Pour maximiser les revenus, le spa doit être intégré dans un écosystème global.

  • Le Call Center : Valérie Le Guern a professionnalisé la prise de réservation en créant un poste dédié au « call center ». En deux mois, cette personne a été rentabilisée grâce aux ventes additionnelles (proposer systématiquement un massage lors d’une réservation de chambre).
  • Offres combinées : Le spa devient un produit d’appel pour d’autres services : « Brunch & Spa », « Tea Time & Spa », ou encore des abonnements incluant des séances de Pilates réformeur.

Management et storytelling : les clés du succès

Pour qu’un spa réussisse, il doit avoir une âme et être « instagrammable ». Florence Kovalski insiste sur l’importance de placer la Spa Manager au même niveau que le responsable F&B ou hébergement dans l’organigramme.
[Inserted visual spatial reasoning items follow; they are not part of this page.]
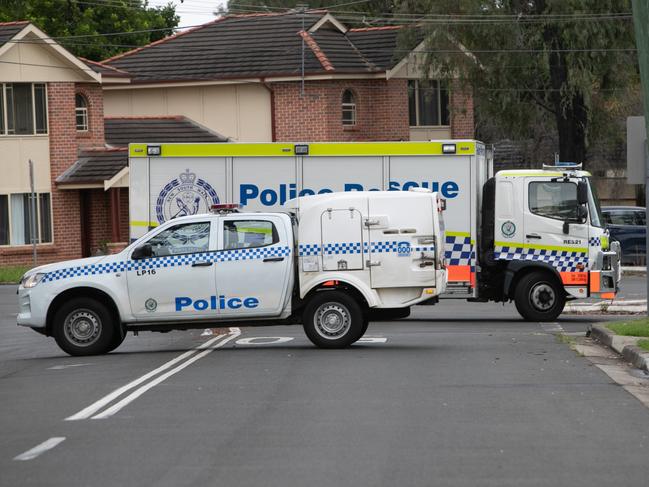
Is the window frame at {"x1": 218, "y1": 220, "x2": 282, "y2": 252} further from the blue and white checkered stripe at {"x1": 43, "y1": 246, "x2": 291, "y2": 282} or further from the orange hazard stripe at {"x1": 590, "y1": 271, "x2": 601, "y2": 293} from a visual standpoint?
the orange hazard stripe at {"x1": 590, "y1": 271, "x2": 601, "y2": 293}

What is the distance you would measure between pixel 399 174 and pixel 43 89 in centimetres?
2004

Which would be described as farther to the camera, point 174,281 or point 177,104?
point 177,104

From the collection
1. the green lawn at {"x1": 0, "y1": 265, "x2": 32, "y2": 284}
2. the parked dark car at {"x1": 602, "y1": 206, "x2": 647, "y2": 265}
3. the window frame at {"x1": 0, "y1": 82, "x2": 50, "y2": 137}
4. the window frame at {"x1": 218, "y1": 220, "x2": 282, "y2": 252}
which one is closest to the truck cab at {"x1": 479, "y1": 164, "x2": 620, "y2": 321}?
the window frame at {"x1": 218, "y1": 220, "x2": 282, "y2": 252}

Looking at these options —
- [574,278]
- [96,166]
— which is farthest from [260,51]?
[574,278]

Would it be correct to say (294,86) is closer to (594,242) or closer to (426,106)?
(426,106)

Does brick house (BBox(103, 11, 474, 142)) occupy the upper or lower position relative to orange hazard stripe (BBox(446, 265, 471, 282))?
upper

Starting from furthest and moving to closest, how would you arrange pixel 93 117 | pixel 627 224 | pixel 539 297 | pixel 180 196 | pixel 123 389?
pixel 93 117
pixel 627 224
pixel 180 196
pixel 539 297
pixel 123 389

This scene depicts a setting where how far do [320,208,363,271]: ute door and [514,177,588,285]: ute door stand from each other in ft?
18.8

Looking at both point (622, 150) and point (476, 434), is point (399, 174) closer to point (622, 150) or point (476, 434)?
point (476, 434)

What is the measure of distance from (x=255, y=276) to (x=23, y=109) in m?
24.0

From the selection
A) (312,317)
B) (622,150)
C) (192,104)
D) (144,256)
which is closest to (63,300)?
(144,256)

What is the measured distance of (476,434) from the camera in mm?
9562

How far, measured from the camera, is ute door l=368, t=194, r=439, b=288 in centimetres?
1598

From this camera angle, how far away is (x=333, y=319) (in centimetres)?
1599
Elle ne doit plus être vue comme une simple praticienne, mais comme une gestionnaire de business comprenant ses ratios de rentabilité.

Quelques chiffres clés retenus de la conférence :

  • Chiffre d’affaires par cabine : Jusqu’à 12 000 € en août et 9 000 € en janvier (basse saison).
  • Réduction des coûts : En privatisant les espaces, on réduit drastiquement la consommation de linge et d’énergie.
  • Digitalisation : L’utilisation de plateformes comme Staycation ou Dayuse permet de remplir les créneaux creux de la journée (Day-use) sans effort commercial interne majeur.

 

En 2026, la réponse à la question posée est un oui massif, à condition que le spa soit pensé comme un centre de profit autonome, avec une identité forte et une exécution opérationnelle rigoureuse. Comme le résume Florian Bitker, il s’agit de passer d’une hôtellerie qui « vend des chambres » à une hôtellerie qui « valorise l’expérience du mètre carré ».